Written problem ::
Rewrite the listing below, replacing "gravel lot" with "parking lot" wherever it appears and leaving everything else unchanged.

Supplied data ::
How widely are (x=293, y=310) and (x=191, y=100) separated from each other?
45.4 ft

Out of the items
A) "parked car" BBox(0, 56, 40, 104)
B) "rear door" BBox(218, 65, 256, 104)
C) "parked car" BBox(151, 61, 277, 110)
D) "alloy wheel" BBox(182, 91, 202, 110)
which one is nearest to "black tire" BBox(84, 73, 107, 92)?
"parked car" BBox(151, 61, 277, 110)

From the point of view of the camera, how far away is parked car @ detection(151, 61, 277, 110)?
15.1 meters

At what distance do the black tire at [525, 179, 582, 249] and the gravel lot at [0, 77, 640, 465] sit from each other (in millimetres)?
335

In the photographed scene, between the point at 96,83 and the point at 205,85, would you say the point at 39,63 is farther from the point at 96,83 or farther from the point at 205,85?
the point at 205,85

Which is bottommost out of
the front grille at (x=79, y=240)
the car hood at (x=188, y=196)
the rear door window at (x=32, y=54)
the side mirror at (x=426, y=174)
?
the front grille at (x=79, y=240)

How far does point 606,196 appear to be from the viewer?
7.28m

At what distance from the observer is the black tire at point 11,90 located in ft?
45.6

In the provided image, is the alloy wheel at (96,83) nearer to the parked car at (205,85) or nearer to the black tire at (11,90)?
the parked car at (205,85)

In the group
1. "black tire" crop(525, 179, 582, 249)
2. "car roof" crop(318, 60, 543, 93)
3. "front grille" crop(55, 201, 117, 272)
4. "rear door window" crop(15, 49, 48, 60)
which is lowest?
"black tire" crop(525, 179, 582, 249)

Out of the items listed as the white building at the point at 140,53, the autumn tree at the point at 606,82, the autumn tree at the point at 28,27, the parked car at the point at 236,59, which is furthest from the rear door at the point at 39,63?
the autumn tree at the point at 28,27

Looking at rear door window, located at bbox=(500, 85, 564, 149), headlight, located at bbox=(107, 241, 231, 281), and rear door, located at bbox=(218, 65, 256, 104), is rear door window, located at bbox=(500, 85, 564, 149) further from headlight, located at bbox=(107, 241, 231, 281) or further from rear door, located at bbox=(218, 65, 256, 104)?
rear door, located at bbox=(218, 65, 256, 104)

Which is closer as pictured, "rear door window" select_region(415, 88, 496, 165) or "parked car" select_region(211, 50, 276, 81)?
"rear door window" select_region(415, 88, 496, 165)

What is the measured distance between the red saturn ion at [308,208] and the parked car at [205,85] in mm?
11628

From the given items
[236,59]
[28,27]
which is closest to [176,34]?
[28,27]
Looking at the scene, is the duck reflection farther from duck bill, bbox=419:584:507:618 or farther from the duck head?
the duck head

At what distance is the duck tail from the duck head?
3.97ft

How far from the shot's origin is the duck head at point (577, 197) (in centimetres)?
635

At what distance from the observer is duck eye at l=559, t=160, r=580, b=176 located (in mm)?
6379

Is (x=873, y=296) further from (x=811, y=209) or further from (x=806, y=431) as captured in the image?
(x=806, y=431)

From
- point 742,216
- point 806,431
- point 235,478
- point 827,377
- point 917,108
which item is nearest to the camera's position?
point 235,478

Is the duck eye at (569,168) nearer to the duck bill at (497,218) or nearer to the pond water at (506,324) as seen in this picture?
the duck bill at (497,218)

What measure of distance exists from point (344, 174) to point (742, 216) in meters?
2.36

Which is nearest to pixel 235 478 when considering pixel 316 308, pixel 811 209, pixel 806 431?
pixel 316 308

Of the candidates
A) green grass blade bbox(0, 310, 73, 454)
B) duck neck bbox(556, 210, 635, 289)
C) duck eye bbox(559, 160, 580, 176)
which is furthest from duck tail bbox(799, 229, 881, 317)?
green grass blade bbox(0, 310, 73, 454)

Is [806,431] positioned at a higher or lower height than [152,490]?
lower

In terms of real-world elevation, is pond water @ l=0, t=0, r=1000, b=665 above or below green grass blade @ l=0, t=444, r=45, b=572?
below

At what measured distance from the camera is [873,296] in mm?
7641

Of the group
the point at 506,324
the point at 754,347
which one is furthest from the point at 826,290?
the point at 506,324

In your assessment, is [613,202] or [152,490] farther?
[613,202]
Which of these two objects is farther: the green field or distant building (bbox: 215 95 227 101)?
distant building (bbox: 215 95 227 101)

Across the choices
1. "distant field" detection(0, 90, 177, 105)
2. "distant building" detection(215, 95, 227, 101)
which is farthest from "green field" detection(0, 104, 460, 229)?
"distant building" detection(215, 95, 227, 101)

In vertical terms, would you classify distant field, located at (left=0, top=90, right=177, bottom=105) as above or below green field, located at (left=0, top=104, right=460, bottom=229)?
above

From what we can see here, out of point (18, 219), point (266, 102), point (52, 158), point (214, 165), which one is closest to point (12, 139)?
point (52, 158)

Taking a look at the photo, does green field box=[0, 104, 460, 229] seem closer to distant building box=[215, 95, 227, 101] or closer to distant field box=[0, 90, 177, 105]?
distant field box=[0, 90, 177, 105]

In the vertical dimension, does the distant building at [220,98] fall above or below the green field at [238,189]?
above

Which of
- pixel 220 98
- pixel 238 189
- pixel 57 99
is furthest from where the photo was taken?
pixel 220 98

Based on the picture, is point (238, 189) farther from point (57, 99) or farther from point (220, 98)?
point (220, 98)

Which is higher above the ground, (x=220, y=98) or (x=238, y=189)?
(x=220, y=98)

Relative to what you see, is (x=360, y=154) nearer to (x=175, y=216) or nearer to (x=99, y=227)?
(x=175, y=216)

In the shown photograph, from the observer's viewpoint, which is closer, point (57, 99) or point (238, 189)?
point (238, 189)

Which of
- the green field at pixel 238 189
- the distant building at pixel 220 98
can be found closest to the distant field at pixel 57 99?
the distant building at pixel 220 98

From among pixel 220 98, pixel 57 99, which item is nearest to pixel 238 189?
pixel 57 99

Output of the exercise ::
How widely are (x=293, y=310) and (x=191, y=100) separated from each other?
45.4 ft

Out of the items
A) "parked car" BBox(0, 56, 40, 104)
B) "rear door" BBox(218, 65, 256, 104)
C) "parked car" BBox(151, 61, 277, 110)
D) "alloy wheel" BBox(182, 91, 202, 110)
which one is nearest to "black tire" BBox(84, 73, 107, 92)?
"parked car" BBox(151, 61, 277, 110)

From the point of view of the camera, how far away is parked car @ detection(151, 61, 277, 110)?
15.1 meters

At what distance do the black tire at [525, 179, 582, 249] and the parking lot at [0, 77, 640, 465] sit from each other (in millimetres)?
335

In the photographed scene, between the point at 96,83 and the point at 205,85, would you say the point at 39,63 is farther from the point at 96,83 or farther from the point at 205,85?
the point at 205,85

Which is bottommost out of
the front grille at (x=79, y=240)
the car hood at (x=188, y=196)
the rear door window at (x=32, y=54)
the side mirror at (x=426, y=174)
?
the front grille at (x=79, y=240)

How far does point 606,196 appear to be from the viewer?
7.28m

At what distance from the observer is the black tire at point 11,90 located in ft?
45.6

In the provided image, is the alloy wheel at (96,83) nearer to the parked car at (205,85) or nearer to the black tire at (11,90)?
the parked car at (205,85)

In the group
1. "black tire" crop(525, 179, 582, 249)
2. "car roof" crop(318, 60, 543, 93)
3. "front grille" crop(55, 201, 117, 272)
4. "rear door window" crop(15, 49, 48, 60)
which is lowest?
"black tire" crop(525, 179, 582, 249)

Out of the items listed as the white building at the point at 140,53, the autumn tree at the point at 606,82, the autumn tree at the point at 28,27, the parked car at the point at 236,59, which is furthest from the rear door at the point at 39,63?
the autumn tree at the point at 28,27

Looking at rear door window, located at bbox=(500, 85, 564, 149), headlight, located at bbox=(107, 241, 231, 281), and rear door, located at bbox=(218, 65, 256, 104), is rear door window, located at bbox=(500, 85, 564, 149) further from headlight, located at bbox=(107, 241, 231, 281) or further from rear door, located at bbox=(218, 65, 256, 104)?
rear door, located at bbox=(218, 65, 256, 104)

Which is closer as pictured, "rear door window" select_region(415, 88, 496, 165) or "parked car" select_region(211, 50, 276, 81)?
"rear door window" select_region(415, 88, 496, 165)

What is the measured distance between the red saturn ion at [308,208] and the parked car at [205,85] in mm?
11628

From the given items
[236,59]
[28,27]
which is closest to [176,34]?
[28,27]
Looking at the scene, is the duck reflection farther from duck bill, bbox=419:584:507:618 or farther from the duck head?
the duck head

At what distance is the duck tail from the duck head?
3.97ft

How far from the shot's origin is the duck head at point (577, 197) (in centimetres)?
635

At what distance from the observer is duck eye at l=559, t=160, r=580, b=176 located (in mm)?
6379

Is (x=873, y=296) further from (x=811, y=209) or further from (x=806, y=431) as captured in the image?
(x=806, y=431)

From
- point 742,216
- point 806,431
- point 235,478
- point 827,377
- point 917,108
which item is nearest to the camera's position?
point 235,478

Is the duck eye at (569,168) nearer to the duck bill at (497,218) or nearer to the pond water at (506,324) as seen in this picture?
the duck bill at (497,218)

What measure of distance exists from point (344, 174) to point (742, 216) in meters?
2.36

Which is nearest to pixel 235 478 when considering pixel 316 308, pixel 811 209, pixel 806 431?
pixel 316 308

Of the candidates
A) green grass blade bbox(0, 310, 73, 454)
B) duck neck bbox(556, 210, 635, 289)
C) duck eye bbox(559, 160, 580, 176)
which is furthest from duck tail bbox(799, 229, 881, 317)?
green grass blade bbox(0, 310, 73, 454)

Is [806,431] positioned at a higher or lower height than [152,490]?
lower

In terms of real-world elevation, is pond water @ l=0, t=0, r=1000, b=665 above or below green grass blade @ l=0, t=444, r=45, b=572?
below

At what measured distance from the camera is [873,296] in mm?
7641

Of the group
the point at 506,324
the point at 754,347
which one is furthest from the point at 826,290?
the point at 506,324

In your assessment, is [613,202] or [152,490] farther?
[613,202]
Which of these two objects is farther: the green field or distant building (bbox: 215 95 227 101)?
distant building (bbox: 215 95 227 101)

Across the choices
1. "distant field" detection(0, 90, 177, 105)
2. "distant building" detection(215, 95, 227, 101)
which is farthest from "green field" detection(0, 104, 460, 229)?
"distant building" detection(215, 95, 227, 101)

In vertical terms, would you classify distant field, located at (left=0, top=90, right=177, bottom=105) as above or below green field, located at (left=0, top=104, right=460, bottom=229)?
above

From what we can see here, out of point (18, 219), point (266, 102), point (52, 158), point (214, 165), which one is closest to point (12, 139)?
point (52, 158)

Taking a look at the photo, does green field box=[0, 104, 460, 229] seem closer to distant building box=[215, 95, 227, 101] or closer to distant field box=[0, 90, 177, 105]?
distant field box=[0, 90, 177, 105]

In the vertical dimension, does the distant building at [220,98] fall above or below the green field at [238,189]?
above

Which of
- pixel 220 98
- pixel 238 189
- pixel 57 99
is furthest from where the photo was taken?
pixel 220 98

Based on the picture, is point (238, 189) farther from point (57, 99) or farther from point (220, 98)?
point (220, 98)

Which is higher above the ground, (x=220, y=98) or (x=238, y=189)?
(x=220, y=98)

Relative to what you see, is (x=360, y=154) nearer to (x=175, y=216) or nearer to (x=99, y=227)?
(x=175, y=216)

In the shown photograph, from the observer's viewpoint, which is closer, point (57, 99) or point (238, 189)?
point (238, 189)

Which of
- the green field at pixel 238 189
- the distant building at pixel 220 98
can be found closest to the distant field at pixel 57 99?
the distant building at pixel 220 98

From among pixel 220 98, pixel 57 99, which item is nearest to pixel 238 189?
pixel 57 99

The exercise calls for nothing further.